Wednesday, July 1st, 2009
CONNECTING FLIGHTS
The perfect travel moments occur when you put the guidebook away and really get to know the people and places you’re visiting
By Jeanette Hurt
“It was the best trip, ever.”
Maybe I said that after donning a wetsuit and getting in the water with dolphins at the Indianapolis Zoo.
I also said it after my husband and I took a detour from Toronto to the Niagara peninsula. We not only stayed at a beautiful cottage on the banks of Lake Ontario, but we also had our own dog for the night, as Polly, the bed-and-breakfast owner’s golden retriever, decided that to be made welcome, we needed to have her on our couch.
The same goes for a bike trip through Sonoma County, where we played bocce with one of the owners of Seghesio Family Vineyards, and glasses of zin in hand, we beat the opposing team by a landslide.
The thing is, I meant it, every time I said it, that those were the best vacations (ever). And I meant it when I said the same thing about a dozen other trips. At some point during each one, something pushed the vacation into “best ever” status. What makes a defining travel moment? What transforms a simple jaunt into a life-changing experience?
What made the difference was that on each of these journeys, I found a connection—whether it was with a person or place (or animal)—that went deeper than on other trips. So profound were these connections that they remain suspended in my mind. I can still feel the hard-boiled egg texture of a dolphin’s fin; I can still smell the berry and peppery aromas of the San Lorenzo zinfandel; I can still picture Polly rolling over on her back for a belly rub.
These happenstance adventures got me think-ing—what if I could plan this kind of connection? Are there travel opportunities that promote these types of experiences? Would they have the same effect if they weren’t spontaneous?
While on a cherry blossom and garden tour in Macon, Ga., I serendipitously met a couple involved in two organizations that foster individual and group connections all over the globe: Friendship Force and U.S. Servas. Richard “Dick” George, a master gardener, whose wife, Mary “Rusty” George, served as local president of the Macon Friendship Force chapter, believes that organizations like Friendship Force and U.S. Servas address what it means to be a traveler.

■ ■ ■ ■ ■ ■ ■

= Task =
Transcribe verbatim the passage of the travel article from "While on a cherry" up to and including "be a traveler.".

= Stored records =
■ ■ ■ ■ ■ ■ ■

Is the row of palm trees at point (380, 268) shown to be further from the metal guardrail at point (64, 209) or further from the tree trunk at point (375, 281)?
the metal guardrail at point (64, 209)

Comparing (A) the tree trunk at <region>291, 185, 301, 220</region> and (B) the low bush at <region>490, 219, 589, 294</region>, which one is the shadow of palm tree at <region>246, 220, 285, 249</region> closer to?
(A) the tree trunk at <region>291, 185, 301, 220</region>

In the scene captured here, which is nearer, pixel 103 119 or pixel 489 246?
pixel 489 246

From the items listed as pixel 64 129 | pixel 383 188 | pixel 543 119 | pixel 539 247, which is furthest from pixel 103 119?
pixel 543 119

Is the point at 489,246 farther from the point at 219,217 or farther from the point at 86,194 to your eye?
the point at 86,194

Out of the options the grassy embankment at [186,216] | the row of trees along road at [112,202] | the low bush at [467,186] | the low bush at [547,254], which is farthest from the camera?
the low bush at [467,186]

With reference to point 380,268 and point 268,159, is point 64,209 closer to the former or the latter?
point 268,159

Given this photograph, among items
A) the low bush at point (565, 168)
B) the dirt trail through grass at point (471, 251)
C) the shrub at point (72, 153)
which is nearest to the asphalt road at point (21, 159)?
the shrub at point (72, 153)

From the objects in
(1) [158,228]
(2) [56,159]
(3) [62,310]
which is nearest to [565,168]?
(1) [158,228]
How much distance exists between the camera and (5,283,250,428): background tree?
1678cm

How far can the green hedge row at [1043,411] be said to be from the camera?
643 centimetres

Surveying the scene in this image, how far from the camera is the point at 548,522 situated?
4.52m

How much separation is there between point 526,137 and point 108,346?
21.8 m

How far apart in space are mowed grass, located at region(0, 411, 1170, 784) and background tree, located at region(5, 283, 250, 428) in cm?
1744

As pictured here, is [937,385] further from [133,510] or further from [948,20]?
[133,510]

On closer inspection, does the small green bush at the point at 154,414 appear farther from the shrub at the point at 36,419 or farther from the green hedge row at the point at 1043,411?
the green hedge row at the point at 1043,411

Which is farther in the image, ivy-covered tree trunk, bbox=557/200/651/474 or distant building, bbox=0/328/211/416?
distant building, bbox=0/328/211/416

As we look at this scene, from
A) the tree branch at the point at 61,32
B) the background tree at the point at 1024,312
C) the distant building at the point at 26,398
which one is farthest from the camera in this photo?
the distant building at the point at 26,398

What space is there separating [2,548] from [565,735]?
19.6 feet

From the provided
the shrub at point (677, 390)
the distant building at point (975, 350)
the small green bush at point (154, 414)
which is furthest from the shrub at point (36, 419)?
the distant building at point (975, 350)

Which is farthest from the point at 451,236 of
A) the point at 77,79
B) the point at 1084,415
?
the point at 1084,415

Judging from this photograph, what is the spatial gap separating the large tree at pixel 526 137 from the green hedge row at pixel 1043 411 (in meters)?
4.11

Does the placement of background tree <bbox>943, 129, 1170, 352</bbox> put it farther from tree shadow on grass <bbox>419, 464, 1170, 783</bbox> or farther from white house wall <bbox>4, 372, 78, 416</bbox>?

■ ■ ■ ■ ■ ■ ■

= In response =
While on a cherry blossom and garden tour in Macon, Ga., I serendipitously met a couple involved in two organizations that foster individual and group connections all over the globe: Friendship Force and U.S. Servas. Richard “Dick” George, a master gardener, whose wife, Mary “Rusty” George, served as local president of the Macon Friendship Force chapter, believes that organizations like Friendship Force and U.S. Servas address what it means to be a traveler.